A Agência Nacional de Vigilância Sanitária (Anvisa) aprovou, em 12 de janeiro de 2026, o lenacapavir (nome comercial Sulenca) como novo método de profilaxia pré-exposição (PrEP) para a prevenção do HIV-1 no Brasil. Trata-se da primeira opção injetável de longa duração autorizada no país, com aplicação semestral, ampliando o escopo das estratégias de prevenção combinada.
A indicação contempla adultos e adolescentes a partir de 12 anos, com peso mínimo de 35 quilos e teste negativo para HIV. O principal diferencial do medicamento é o intervalo de seis meses entre as aplicações, alternativa relevante para populações que enfrentam dificuldades de adesão ao uso diário da PrEP oral.
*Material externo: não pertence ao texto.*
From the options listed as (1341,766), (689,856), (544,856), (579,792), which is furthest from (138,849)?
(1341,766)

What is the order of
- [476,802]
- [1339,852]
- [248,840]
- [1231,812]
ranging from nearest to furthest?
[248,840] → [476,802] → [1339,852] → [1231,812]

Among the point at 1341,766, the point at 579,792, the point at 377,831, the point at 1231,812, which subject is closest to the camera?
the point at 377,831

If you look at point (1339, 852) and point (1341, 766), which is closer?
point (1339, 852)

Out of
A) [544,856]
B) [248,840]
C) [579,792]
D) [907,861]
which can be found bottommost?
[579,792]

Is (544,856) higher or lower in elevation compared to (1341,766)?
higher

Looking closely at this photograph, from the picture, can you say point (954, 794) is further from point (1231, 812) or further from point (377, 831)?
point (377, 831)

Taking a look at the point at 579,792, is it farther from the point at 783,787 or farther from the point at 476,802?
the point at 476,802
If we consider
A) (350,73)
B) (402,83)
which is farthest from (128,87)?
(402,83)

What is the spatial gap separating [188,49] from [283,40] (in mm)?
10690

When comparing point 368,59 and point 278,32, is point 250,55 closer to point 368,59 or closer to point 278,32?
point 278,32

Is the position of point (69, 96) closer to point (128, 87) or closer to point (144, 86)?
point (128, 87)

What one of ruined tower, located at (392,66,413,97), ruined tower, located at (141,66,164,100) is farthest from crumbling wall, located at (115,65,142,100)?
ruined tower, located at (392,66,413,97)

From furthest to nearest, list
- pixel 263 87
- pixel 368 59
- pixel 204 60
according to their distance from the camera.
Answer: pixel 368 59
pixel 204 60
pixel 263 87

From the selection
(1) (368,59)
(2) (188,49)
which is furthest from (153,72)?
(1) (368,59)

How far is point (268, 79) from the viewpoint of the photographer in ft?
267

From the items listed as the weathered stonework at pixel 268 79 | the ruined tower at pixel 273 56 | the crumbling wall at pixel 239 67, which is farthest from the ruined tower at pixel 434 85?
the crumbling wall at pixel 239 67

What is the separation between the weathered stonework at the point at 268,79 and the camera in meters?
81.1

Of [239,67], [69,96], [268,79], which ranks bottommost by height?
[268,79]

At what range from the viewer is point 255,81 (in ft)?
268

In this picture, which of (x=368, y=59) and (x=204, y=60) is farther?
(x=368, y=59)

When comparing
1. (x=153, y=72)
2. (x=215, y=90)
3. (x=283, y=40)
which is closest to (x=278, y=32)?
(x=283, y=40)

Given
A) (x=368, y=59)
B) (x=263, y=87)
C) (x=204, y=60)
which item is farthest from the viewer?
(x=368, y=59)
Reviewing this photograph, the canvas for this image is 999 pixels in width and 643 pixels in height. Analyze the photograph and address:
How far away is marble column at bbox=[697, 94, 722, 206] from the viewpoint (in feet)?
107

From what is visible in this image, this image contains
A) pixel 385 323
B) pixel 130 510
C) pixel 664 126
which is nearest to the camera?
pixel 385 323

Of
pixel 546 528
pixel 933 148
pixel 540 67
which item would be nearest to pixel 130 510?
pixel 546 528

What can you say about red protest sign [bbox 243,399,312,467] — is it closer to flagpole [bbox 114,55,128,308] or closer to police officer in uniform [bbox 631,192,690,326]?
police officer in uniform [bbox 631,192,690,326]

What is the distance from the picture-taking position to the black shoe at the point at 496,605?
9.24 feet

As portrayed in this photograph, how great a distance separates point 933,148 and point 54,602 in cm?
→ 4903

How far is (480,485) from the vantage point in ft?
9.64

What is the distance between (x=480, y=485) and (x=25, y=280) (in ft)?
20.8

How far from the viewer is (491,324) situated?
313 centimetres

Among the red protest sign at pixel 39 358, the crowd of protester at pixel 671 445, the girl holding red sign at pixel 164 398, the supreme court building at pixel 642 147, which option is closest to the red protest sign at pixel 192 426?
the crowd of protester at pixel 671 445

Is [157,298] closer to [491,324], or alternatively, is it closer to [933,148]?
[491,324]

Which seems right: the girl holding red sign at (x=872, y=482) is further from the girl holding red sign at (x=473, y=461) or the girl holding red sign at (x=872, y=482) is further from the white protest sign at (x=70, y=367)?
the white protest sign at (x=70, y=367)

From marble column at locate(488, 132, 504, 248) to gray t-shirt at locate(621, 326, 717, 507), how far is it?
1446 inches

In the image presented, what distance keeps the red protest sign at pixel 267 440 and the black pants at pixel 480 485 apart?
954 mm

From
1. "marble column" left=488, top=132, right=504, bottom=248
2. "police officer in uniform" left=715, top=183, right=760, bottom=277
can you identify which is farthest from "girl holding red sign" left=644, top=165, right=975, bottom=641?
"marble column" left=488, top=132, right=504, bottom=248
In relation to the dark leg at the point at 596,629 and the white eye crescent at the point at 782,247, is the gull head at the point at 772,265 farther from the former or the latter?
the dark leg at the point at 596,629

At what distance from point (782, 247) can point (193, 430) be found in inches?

Os dados clínicos apresentados à Anvisa demonstram resultados expressivos. No estudo PURPOSE 1, o lenacapavir alcançou 100% de eficácia na redução da incidência de HIV-1 entre mulheres cisgênero. Já o estudo PURPOSE 2 apontou 96% de eficácia em comparação com a incidência basal da infecção e desempenho 89% superior à PrEP oral diária, reforçando o potencial da tecnologia como ferramenta de alto impacto em políticas de prevenção.
Do ponto de vista da gestão em saúde, a aprovação representa um avanço com implicações diretas para modelos assistenciais, estratégias populacionais e planejamento de programas de prevenção. A PrEP injetável de longa duração reduz falhas de adesão, um dos principais gargalos das estratégias atuais, e pode ampliar significativamente o alcance das políticas públicas.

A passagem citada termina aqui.